Since its founding, the Polyiso Insulation Manufacturers Association (PIMA) has been very active in the harmonization of relevant standards, including ASTM and CAN/ULC, in an effort to provide greater continuity in the reporting of polyiso roof insulation thermal values throughout North America. In fact, the association implemented the industry-wide QualityMarkCM certified R-value program for rigid polyiso roof insulation in 2004, to insure accurate and reliable reporting of insulation thermal properties.
Earlier this year, the primary product standard for polyiso insulation (ASTM C-1289-11) was revised to include the most recent versions of both ASTM (ASTM C-1303-11) and CAN/ULC (CAN/ULC-S770-09), test methods to measure Long-Term Thermal Resistance (LTTR). Prior to the development of the latest version of ASTM product standard for polyiso, LTTR testing and reporting was based on a single test method (CAN/ULC-S770-03) identified in the previous version of the ASTM product standard (ASTM C-1289-08).
Given the long testing periods required for the new LTTR values, and the importance to the insulation consumer of the QualityMark program, the PIMA Board of Directors has decided that the QualityMark program will continue to follow existing procedures throughout 2013, followed by implementation of the new multiple procedures January 1, 2014.
The PIMA Board of Directors believes that it is in the best interest of the construction industry market, specifically designers, builders, and contractors, to have accurate and reliable data relating to the thermal performance of polyiso insulation. In order to ensure that a new methodology developed for measuring long term thermal performance of closed cell insulating foams has adequate time to harmonize with existing methods, and to permit the polyiso insulation LTTR values to be validated by the third party certification QualityMark program, additional time should be allotted for an industry transition to the new method.
“Our primary goal is to provide building designers and owners and contractors with reliable and consistent information for making accurate thermal insulation decisions,” said Jared Blum, President, PIMA. “The association and its members are also committed to the ongoing review and improvement of thermal value reporting, both in terms of test methods and certification procedures.”

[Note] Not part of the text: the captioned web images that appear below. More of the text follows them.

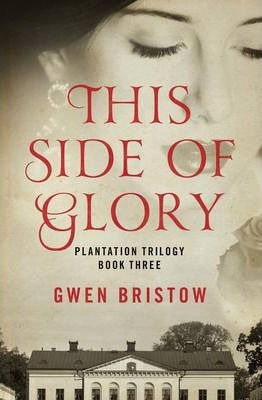 Libro This Side Of Glory - Gwen Bristow
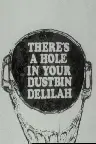 There's a Hole in Your Dustbin, Delilah Screenshot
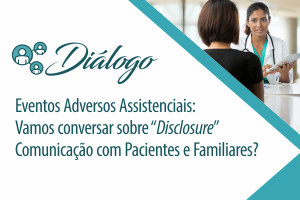 Diálogo: Eventos Adversos Assistenciais: Vamos conversar sobre “Disclosure” - Comunicação com pacientes e familiares?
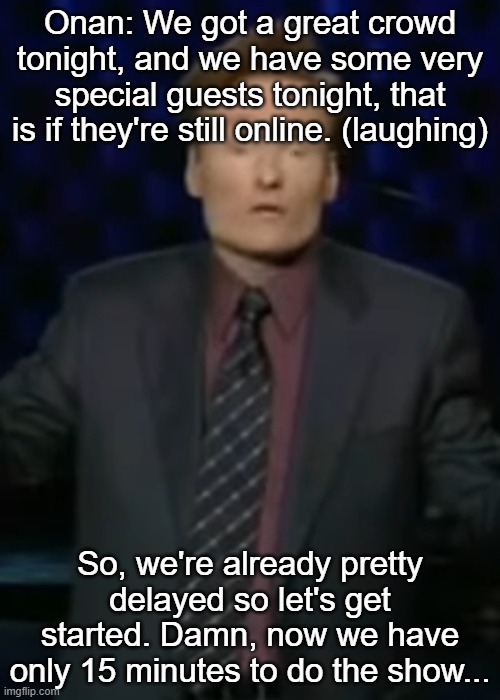 Onan: We got a great crowd tonight, and we have some very special guests tonight, that is if they're still online. (laughing); So, we're already pretty delayed so let's get started. Damn, now we have only 15 minutes to do the show... | made w/ Imgflip meme maker
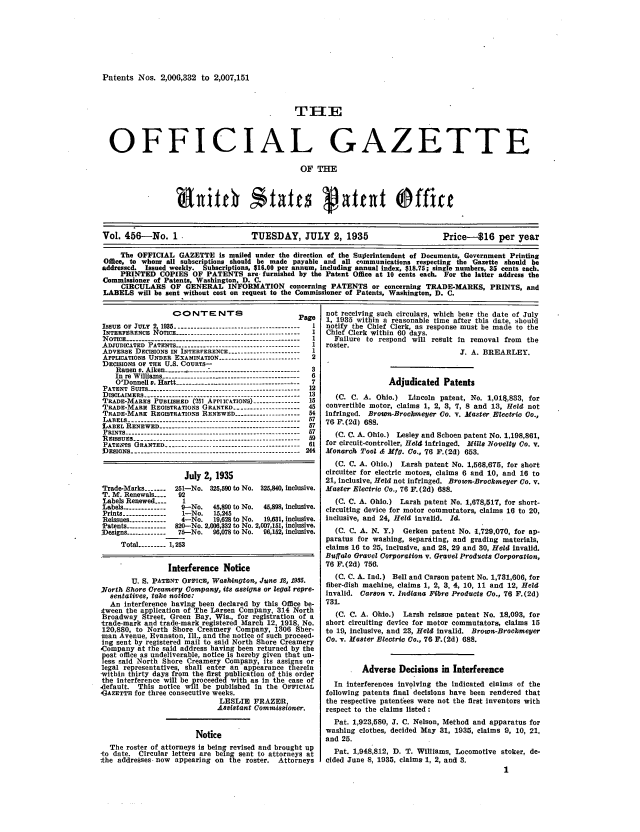 handle is hein.intprop/uspagaz0491 and id is 1 raw text is: Patents Nos. 2,000,332 to 2,007,151
OFFICIAL GAZETTE
OF THE
Vol. 456-No. 1                     TUESDAY, JULY 2, 1935                       Price-$16 per year
The OFFICIAL GAZETTE is mailed under the direction of the Sullerintendent of Documents, Government Printing
Office, to whonr all subscriptions should be made payable and all communications respecting the Gazette should be
addressed. Issued weekly. Subscriptions, $16.00 per annum, including annual index, $18.75; single numbers, 35 cents each.
PRINTED COPIES OF PATENTS are furnished by the Patent Office at 10 cents each. For the latter address the
Commissioner of Patents, Washington, D. C.
CIRCULARS OF GENERAL INFORMATION concerning PATENTS or concerning TRADE-MARKS, PRINTS, and
LABELS will be sent without cost on request to the Commissioner of Patents, Washington, D. C.

CONTENTS                          Page
IssuE oF JULY 2 1935   --------------------------        1
INTERFERENCE 1  OTIcE .......................
INOFFR4ETICE-- ------------------------------- -----------1I
N OTICE ------- . . .. . . .. ... . .. . .               I
ADJUDICATED PATENTS                                      I
ADVERSE DECISIONS IN INTERFERENCE ---------------------- 1
APPLICATIONS UNDER EXAMINATION -------------------------2
DECISIONS OF THE U.S. COURTS-
Rauen v. Alken ------ ------ ---------------------------  3
In re Williams --------------------------------------------  6
O'D onnell v. H artt -------------................. ------. .  7
P ATENT  SUITS -------------------------------------------------  12
DISCLAIMERS -------------------------------------- -------- 13
TRADE-MARKS PUBLISHED (251 APiLcATIONs) -------------  15
TRADE-MARE REOISTRATIONS GRANTED ---------------------  45
TRADE-MARK REGISTRATIONS RENEWED -------------------- 54
LABELS  .. . . . . . . . . . . . . . . . . . . . . . . . . . . 57
LABELS RENEWED-----------------------------------------857
LABEL RENEWED -------------------------------------------- 57
PRINTS -------------------------------------------------------  57
PATENTS G]RANTED--      --      --       --      -- (.. . . . 61
IDESIGNS ------------------------------------------------------ 244
July 2, 1935
Trade-Marks -------  251-No. 325,590 to No. 325,840, Inclusive.
T. M. Renewals ....  92
Labels Renewed ----   I
Labels -------------- 9-No.   45,890 to No.  45,898, inclusive.
Prints --------------  1-No.  15,245
Reissues ------------  4-No.  19,628 to No.  19,631, Inclusive.
Patents -----------  820--No. 2,000,332 to No. 2,907,151, inclusive.
Designs ------------ 75-No.  96,078 to No.  96,152, inclusive.
Total --------- 1,253
Interference Notice
U. S. PATENT OFFICE, Washington, June 18, 1955.
North Shore Creamery Company, its assigns or legal repre-
sentatives, take notice:
An Interference having been declared by this Office be-
tween the application of The Larsen Company, 314 North
Broadway Street, Green Bay, Wis., for registration of a
trade-mark and trade-mark registered March 12, 1918 No.
120,880, to North Shore Creamery Company, 1306 Sher-
man Avenue, Evanston, Ill., and the notice of such proceed-
ing sent by registered mail to said North Shore Creamery
Company at the said address having been returned by the
post ofice as undeliverable, notice is hereby given that un-
ess Said North Shore Creamery Company, its assigns or
legal representatives, shall enter an appearance therein
-within thirty days from the first publication of this order
the interference will be proceeded with as In the case of
-default. This notice will be published in the OFFICIAL
GAZETTE for three consecutive weeks.
LESLIE FRAZER,
Assistant Commissioner.
Notice
The roster of attorneys Is being revised and brought up
-to date. Circular letters are being sent to attorneys at
the addresses- now appearing on the roster. Attorneys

For the building designer and owner, LTTR values reported under the QualityMark program in 2013 will be based on ASTM C-1289-08 requirements, just as they have been for the past four years. This means that LTTR values currently reported in accordance with QualityMark certification standards will remain unchanged in 2013. In addition, PIMA will work diligently to resolve all remaining test issues so that the most recent version of ASTM C-1289 may be integrated into the QualityMark program beginning in 2014. Finally, in 2013 PIMA and its members will continue to communicate with customers to provide additional details regarding the transition.
“It is critical that we ensure a smooth transition for architects, building owners and contractors, and given the importance of the existing, rigorous QualityMark program, it is appropriate that PIMA members take the time needed to utilize the science based, yet time consuming, methodologies effectively,” added Blum.